Thursday, November 17, 2011

Money and stuff create different beliefs about fairness

Fairness matters a lot to us.  From a young age, children complain about inequalities with the chant, “That’s not fair.”  Debates about public services by the government focus on whether particular programs are treating taxpayers and citizens fairly.  People’s happiness at their jobs is influenced by whether they feel like they are being treated fairly at work.  The Occupy Wall Street movement is based on the perception that wealth is not distributed fairly in the United States.

Part of what complicates the ability to treat others fairly is that what people may consider to be fair may change with circumstance.

For example, people generally have (at least) two different beliefs about fairness.  One prominent belief about fairness is equity.  That is, we often like to distribute things to people evenly, so that everyone gets the same amount. 

However, a second strong belief is fair reward.  That is, we believe that people should be compensated for an outcome based on how much they contributed to that outcome.  That is why we allow people to be paid different amounts at a job.  We think it is fair that people who are more successful on the job are paid more money, even though that means that there are inequalities in how much people are being paid. 

A study by Sanford DeVoe and Sheena Iyengar in the February, 2010 issue of Psychological Science examined these beliefs in fairness.  They found that the standard people used to judge fairness was based on the object used to reward people.

They had participants in a study evaluate the fairness of a reward.  They were told that a company was planning to reward its sales staff after a very good year.  Some people were told that the reward was money (the sales staff was going to get a bonus).  Some were told that the staff was going to get rewarded with credit card reward points that could be exchanged for goods.  A third group was told that the sales staff was going to get vacation days as a reward.  A fourth group was told that the staff was going to get boxes of chocolate.

Participants were then told that the reward was going to be divided equally among the sales people.  That is, the sales staff would each get the same reward, even though not every sales person sold the same amount that year.  Participants rated the fairness of this reward scheme.

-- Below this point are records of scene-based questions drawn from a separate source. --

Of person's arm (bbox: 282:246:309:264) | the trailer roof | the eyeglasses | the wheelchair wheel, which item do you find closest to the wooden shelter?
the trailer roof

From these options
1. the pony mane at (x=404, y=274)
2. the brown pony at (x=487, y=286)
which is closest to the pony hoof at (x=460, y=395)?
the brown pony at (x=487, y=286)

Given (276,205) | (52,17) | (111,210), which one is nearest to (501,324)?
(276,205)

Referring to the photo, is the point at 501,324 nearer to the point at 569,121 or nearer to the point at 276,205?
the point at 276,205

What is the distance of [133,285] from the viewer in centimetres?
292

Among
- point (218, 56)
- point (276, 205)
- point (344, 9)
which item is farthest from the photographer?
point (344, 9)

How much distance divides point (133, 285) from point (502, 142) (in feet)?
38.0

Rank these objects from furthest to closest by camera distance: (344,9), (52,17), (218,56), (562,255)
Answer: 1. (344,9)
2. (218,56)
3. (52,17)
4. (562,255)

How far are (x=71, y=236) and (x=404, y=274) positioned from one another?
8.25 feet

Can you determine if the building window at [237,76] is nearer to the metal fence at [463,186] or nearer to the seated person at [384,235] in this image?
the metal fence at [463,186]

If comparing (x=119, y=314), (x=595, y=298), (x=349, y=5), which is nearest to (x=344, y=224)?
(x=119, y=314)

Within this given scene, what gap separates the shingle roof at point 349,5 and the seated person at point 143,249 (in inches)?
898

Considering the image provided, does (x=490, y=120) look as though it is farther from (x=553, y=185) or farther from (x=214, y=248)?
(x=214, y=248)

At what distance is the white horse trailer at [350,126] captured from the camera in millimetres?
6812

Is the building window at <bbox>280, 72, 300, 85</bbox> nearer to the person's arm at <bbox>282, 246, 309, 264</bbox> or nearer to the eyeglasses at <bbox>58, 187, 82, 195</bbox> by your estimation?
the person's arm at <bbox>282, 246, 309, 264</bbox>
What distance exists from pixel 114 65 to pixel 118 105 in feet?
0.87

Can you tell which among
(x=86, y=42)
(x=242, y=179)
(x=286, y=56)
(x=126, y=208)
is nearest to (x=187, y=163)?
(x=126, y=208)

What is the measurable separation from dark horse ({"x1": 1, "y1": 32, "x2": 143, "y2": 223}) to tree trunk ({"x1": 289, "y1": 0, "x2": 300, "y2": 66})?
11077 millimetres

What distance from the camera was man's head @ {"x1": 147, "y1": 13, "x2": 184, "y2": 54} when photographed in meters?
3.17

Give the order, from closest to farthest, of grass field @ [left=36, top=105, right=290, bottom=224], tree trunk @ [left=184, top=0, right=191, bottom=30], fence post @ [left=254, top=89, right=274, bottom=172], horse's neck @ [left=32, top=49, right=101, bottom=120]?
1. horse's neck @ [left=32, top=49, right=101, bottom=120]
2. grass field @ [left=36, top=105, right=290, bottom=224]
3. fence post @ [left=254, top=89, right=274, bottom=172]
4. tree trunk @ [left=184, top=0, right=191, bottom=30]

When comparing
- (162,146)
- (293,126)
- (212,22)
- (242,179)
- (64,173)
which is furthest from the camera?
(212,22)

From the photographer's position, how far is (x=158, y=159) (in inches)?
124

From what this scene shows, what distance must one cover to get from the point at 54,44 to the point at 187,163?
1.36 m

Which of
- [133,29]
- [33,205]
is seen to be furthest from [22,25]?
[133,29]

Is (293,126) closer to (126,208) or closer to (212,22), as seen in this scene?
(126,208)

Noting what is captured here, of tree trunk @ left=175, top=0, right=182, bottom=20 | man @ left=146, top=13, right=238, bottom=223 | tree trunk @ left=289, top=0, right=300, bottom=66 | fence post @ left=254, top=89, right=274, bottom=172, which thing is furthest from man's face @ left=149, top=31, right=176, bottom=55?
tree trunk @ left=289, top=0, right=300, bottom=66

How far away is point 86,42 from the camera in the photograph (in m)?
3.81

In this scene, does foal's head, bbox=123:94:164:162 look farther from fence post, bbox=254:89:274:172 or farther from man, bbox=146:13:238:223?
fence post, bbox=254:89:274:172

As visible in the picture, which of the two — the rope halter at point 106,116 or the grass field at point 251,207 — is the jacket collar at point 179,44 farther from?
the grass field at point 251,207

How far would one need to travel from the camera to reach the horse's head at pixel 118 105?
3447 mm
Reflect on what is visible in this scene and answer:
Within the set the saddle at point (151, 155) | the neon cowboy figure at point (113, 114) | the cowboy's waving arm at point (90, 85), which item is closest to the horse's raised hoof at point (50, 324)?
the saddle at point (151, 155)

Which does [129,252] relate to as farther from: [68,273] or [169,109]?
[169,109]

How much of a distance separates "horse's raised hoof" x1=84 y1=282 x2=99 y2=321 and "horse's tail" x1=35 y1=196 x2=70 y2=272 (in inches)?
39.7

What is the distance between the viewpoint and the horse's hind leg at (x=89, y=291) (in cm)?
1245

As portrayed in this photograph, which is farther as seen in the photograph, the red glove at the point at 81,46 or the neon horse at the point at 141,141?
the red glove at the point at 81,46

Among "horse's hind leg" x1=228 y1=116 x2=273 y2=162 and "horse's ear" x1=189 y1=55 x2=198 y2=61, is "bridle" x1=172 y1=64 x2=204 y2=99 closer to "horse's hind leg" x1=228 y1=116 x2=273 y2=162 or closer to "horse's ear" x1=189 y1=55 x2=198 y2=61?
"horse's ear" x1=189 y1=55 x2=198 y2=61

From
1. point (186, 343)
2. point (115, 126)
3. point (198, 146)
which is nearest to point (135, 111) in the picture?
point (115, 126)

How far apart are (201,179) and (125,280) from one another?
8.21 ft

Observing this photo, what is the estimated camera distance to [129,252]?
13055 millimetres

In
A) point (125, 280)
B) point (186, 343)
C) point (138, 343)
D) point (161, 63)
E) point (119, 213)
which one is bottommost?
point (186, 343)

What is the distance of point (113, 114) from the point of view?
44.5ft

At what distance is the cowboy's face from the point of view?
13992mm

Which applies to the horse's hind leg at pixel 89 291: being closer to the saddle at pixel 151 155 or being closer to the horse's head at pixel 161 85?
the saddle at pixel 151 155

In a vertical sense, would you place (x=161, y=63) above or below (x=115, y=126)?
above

There was a strong effect of the type of reward on the beliefs about fairness.  People thought that rewarding people equally was fairer when the reward was chocolate or vacation days than if it was money or credit card points. 

This result suggests that we associate different types of items with different concepts of fairness. 

We tend to distribute things equally to people.  For example, when we are giving candy to a group of children, we tend to distribute it equally to all of the children.  So, when people see things distributed to groups, they tend to use this kind of scheme to evaluate fairness.

On the other hand, we tend to distribute money unequally.  People make more money when they are more successful.  So, we tend to judge the fairness of transactions with money (and with things that are like money such as credit card points) based on a scheme in which reward is related to success.

These findings make clear that if we want to predict whether people will think we are judging them fairly, we have to take into account both the beliefs people have about what is fair as well as the relationship between those beliefs and the specific objects that are involved in the situation.